In a world where there is a Stugna-P "behind every blade of grass" tanks become a liability. I think they'll be scaled back to niches; there will probably always be a need for a big chunk of metal to push through and blow holes in things. Going forward though, the German Blitzkrieg model or Russia's Horde Of Armor doctrine is dead when the combatants are not greatly asymmetric.



I think that's a slightly skewed way of looking at it. While there's some nuggets of truth there, the better way to look at a tank is that it provides highly mobile firepower, combined with enough protection to get in there and do it's job. And that job is to support the infantry by, as you stated so well, "blow holes in things" (Quickly, might add!)

But it never was meant to operate on it's own. And when it did, it was either lost in large numbers (Russian tank charges in WWII) or was in all actuality a fluke (Your Blitzkrieg example. See The Chieftan's video on the Battle of France in WWII on why this was such a reckless thing to do, followed by reading on the Battle of The Bulge on why it didn't work a second time.)

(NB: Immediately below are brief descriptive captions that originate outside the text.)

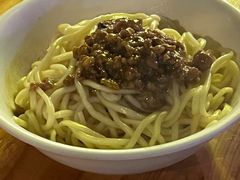 素椒杂酱面-明红蹄花(糍粑店街店)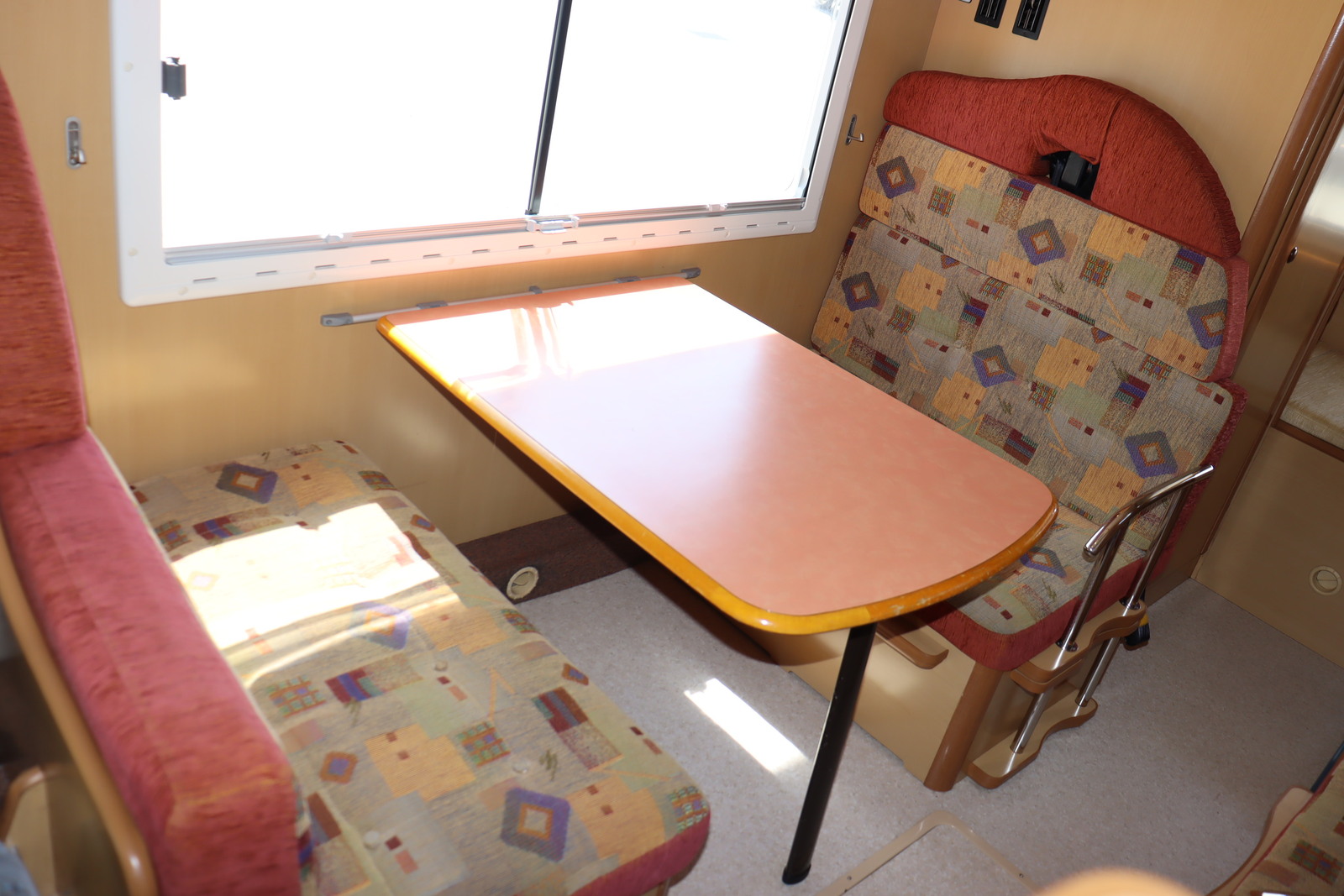 キャンピングカーキャブコン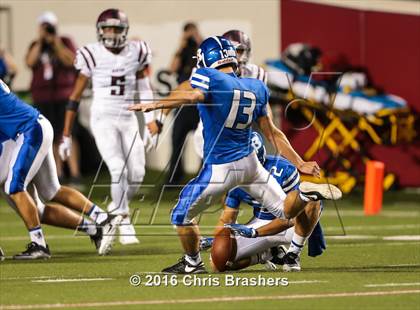 Thumbnail 2 in Bryant vs. Benton photogallery.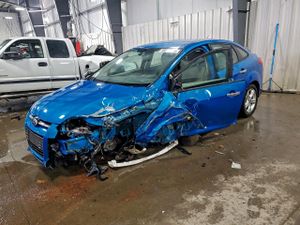 Ford Focus SE 2.0L 4 2013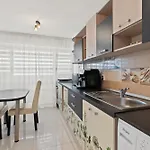 Downtown Obor Apartment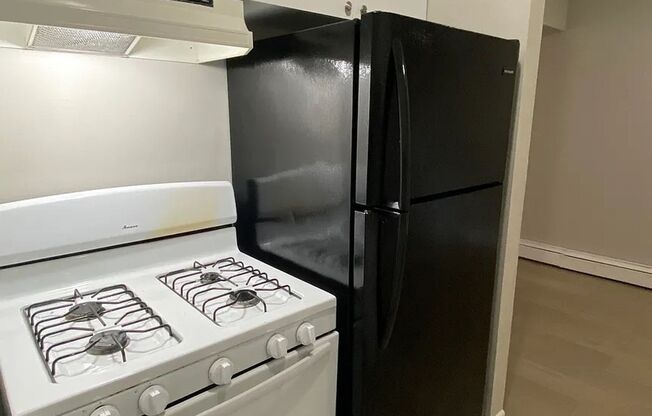 Beautifully Renovated 2 Bedroom Townhouse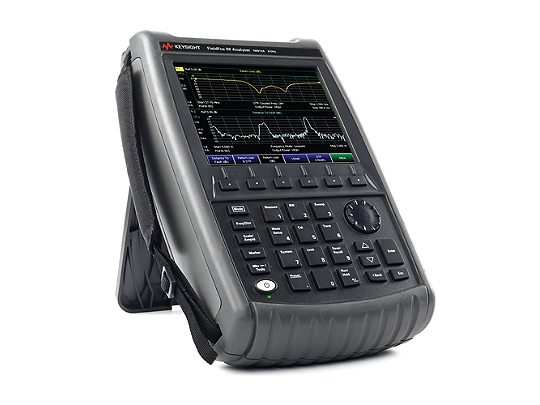 FieldFox 手持式射频和微波分析仪 4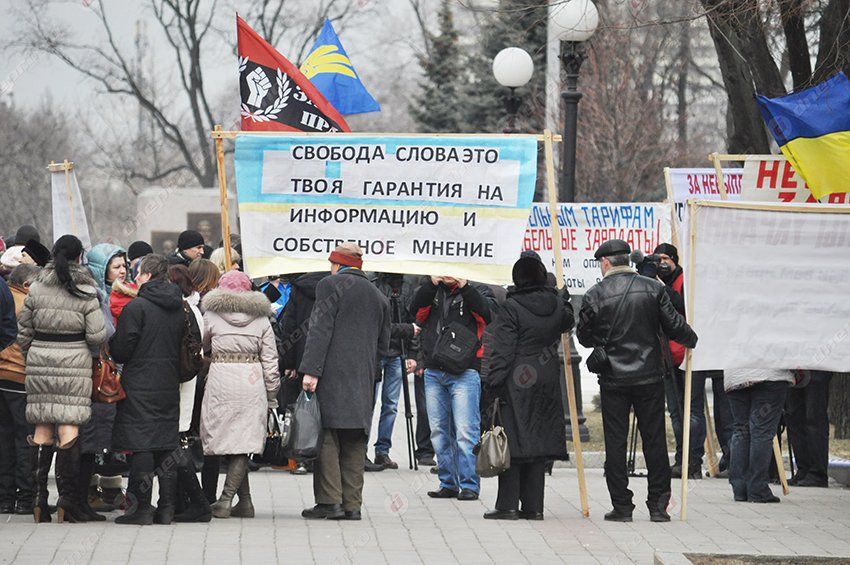 Возле Днепропетровской ОГА митингуют работники ЮМЗ и Днепропресса, а зарплаты обещают выплатить к 8 марта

Tanks unsupported by infantry are a liability. However, infantry, unsupported by tanks, can be a liability as well when attacking an opponent who's well fortified and/or has heavy weapons. When tanks, infantry, and artillery work together (combined arms theory), then the danger posed by ATGMs and the like is greatly reduced. Armies have been reminded of this numerous times last century, and each time a renewed emphasis on combined arms fixes the balance.

Lastly, and I feel this point is missing in a lot of arguments: ATGMs like Javelin, mines, guided mortars, etc and all but the heaviest drones are defensive and supporting weapons. For ATGMs and RPGs, these weapons exist to prevent infantry from being overrun. (And as the Russians are being reminded, they can be quite good at this.) They are not offensive weapons. That is the reason the tank remains. It's offensive.


> ATGMs like Javelin, mines, guided mortars, etc and all but the heaviest drones are defensive and supporting weapons.

Naturally they're defensive. Tanks are offensive weapons; breakthrough armor, conceived to break WW1 lines. So weapons to defend against tanks have proliferated.

The question is has this proliferation made them obsolete? Can you still effect breakthroughs when a guy with a tube can kill armor from 5+ km away? And if his man portable tank killer can't do the job he can text a missile from 50+ km with a anti-tank precision warhead so big there is no mobile armor system known to man that can withstand it. You can't have a Battle of Kursk when one M270 could theoretically kill a dozen tanks every five to ten minutes.